SOURCE DOCUMENT
'''
Trying to imitate adult midges is often difficult and frustrating. Many general patterns like Griffith's Gnats or Poly Midges have been developed as attractors. Sometimes these work well, but I usually stick with an emerger pattern and have more success. One of the better new patterns to emerge in the last 20 years is the Palamino Midge particularly if fished in or just under the surface. I always have some with me.
Check out Phil Rowley and Brian Chans' videos and a whole multitude of other angers pop up with tying videos. I don't have room to list all the great tiers or videos, but you could spend months just watching them once.
Larvae- easily tied and sometimes consisting of just some thread or wire on a hook. To get a little more technical, try adding some gills to the tail and head ends and add a head that is a little larger than the body. I have seen some great patterns tied with quills and biots for bodies that work great but are shredded after one fish. I will use Larvae Lace or some other stretchy tubing if the imitation is 16 or larger. It has a nice segmented effect and is very durable. There are some great midge patterns in almost any fly pattern book or on the web. Check them out and try a some new patterns, it may be your key to success.
'''
EXTRACTED INFORMATION
'''
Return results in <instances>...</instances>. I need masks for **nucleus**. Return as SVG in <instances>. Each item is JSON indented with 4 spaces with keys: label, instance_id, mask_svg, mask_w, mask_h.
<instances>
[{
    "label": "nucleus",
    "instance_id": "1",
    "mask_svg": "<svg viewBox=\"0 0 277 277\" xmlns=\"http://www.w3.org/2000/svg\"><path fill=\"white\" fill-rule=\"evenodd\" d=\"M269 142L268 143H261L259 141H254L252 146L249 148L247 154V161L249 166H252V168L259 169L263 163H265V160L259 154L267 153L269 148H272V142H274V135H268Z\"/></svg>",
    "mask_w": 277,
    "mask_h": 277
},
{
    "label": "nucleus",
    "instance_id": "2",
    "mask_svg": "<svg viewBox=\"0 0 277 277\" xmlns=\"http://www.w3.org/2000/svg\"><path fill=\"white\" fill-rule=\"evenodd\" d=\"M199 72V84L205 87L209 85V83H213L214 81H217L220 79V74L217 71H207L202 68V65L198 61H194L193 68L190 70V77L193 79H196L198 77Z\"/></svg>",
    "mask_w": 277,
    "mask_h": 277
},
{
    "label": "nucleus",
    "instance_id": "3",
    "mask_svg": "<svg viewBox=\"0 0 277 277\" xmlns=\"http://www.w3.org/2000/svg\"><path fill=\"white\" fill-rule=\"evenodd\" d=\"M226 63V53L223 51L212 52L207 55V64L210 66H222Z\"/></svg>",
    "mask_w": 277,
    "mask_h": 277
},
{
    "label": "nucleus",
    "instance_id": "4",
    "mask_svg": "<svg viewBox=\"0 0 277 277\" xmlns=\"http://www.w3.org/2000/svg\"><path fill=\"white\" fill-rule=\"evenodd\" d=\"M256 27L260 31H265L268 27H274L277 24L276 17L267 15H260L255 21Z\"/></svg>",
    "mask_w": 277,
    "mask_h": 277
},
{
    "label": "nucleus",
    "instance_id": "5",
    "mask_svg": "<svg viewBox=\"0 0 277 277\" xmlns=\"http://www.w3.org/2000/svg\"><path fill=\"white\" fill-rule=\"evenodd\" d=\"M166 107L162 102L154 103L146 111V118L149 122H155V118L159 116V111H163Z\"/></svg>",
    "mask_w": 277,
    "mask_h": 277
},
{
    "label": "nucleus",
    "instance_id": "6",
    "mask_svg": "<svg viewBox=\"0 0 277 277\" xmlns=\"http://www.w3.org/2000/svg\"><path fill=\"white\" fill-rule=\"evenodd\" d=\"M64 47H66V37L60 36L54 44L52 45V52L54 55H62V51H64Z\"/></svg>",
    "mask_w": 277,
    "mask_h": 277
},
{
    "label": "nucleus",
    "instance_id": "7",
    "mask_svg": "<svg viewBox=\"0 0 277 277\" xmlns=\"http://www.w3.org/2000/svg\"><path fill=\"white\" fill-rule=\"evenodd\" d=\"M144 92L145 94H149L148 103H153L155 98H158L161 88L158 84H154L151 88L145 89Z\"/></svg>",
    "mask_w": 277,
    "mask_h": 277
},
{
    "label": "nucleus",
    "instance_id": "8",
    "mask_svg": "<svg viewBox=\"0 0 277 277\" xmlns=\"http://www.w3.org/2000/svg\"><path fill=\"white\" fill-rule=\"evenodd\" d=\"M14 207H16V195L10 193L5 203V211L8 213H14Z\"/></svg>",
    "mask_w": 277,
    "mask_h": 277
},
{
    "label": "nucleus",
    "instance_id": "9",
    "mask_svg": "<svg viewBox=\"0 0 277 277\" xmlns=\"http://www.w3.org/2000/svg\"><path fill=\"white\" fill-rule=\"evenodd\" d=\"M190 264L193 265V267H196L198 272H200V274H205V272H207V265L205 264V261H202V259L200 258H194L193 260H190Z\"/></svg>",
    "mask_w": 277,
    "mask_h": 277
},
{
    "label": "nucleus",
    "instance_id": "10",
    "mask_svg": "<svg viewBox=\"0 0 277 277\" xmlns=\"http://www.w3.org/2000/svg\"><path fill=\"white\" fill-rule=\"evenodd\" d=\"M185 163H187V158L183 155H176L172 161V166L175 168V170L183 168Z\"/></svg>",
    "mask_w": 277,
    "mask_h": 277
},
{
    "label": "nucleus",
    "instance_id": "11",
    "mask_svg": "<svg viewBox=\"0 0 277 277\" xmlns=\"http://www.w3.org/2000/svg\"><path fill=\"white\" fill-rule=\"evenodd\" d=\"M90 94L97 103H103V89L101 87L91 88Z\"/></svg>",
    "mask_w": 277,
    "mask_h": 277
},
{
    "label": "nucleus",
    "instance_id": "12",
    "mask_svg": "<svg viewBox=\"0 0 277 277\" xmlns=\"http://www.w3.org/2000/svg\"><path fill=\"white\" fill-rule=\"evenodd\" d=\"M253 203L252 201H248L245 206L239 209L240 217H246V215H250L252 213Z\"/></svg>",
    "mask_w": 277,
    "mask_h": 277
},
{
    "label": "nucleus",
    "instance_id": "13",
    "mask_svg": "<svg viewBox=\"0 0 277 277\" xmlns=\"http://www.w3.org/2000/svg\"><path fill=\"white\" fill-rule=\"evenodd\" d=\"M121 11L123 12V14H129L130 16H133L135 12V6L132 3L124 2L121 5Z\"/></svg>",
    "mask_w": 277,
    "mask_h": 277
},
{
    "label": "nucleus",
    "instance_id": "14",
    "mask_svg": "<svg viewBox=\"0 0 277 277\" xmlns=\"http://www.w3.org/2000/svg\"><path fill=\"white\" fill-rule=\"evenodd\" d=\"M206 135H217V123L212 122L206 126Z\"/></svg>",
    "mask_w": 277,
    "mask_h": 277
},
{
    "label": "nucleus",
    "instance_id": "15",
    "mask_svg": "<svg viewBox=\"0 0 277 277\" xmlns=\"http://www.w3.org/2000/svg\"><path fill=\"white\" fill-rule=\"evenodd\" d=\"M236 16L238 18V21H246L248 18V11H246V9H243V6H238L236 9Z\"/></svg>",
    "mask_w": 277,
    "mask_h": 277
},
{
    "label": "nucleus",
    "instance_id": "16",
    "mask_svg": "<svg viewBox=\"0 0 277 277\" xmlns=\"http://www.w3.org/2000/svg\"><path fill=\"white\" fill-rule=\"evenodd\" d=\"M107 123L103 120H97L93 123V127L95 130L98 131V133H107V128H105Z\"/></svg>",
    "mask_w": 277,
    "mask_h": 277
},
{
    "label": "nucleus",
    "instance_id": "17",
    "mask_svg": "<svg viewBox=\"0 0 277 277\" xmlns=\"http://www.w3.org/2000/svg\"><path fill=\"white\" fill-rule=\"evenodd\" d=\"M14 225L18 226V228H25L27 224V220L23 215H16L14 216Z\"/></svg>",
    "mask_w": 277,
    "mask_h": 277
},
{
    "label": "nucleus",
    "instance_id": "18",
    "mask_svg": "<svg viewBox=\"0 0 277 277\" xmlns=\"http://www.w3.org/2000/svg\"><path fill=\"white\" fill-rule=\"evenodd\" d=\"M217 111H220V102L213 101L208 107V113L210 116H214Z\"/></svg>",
'''
WHAT YOU WILL DO
Reproduce the passage on midge patterns, everything from "Check out Phil" down to "key to success.".

EXERCISE RESULT
Check out Phil Rowley and Brian Chans' videos and a whole multitude of other angers pop up with tying videos. I don't have room to list all the great tiers or videos, but you could spend months just watching them once.
Larvae- easily tied and sometimes consisting of just some thread or wire on a hook. To get a little more technical, try adding some gills to the tail and head ends and add a head that is a little larger than the body. I have seen some great patterns tied with quills and biots for bodies that work great but are shredded after one fish. I will use Larvae Lace or some other stretchy tubing if the imitation is 16 or larger. It has a nice segmented effect and is very durable. There are some great midge patterns in almost any fly pattern book or on the web. Check them out and try a some new patterns, it may be your key to success.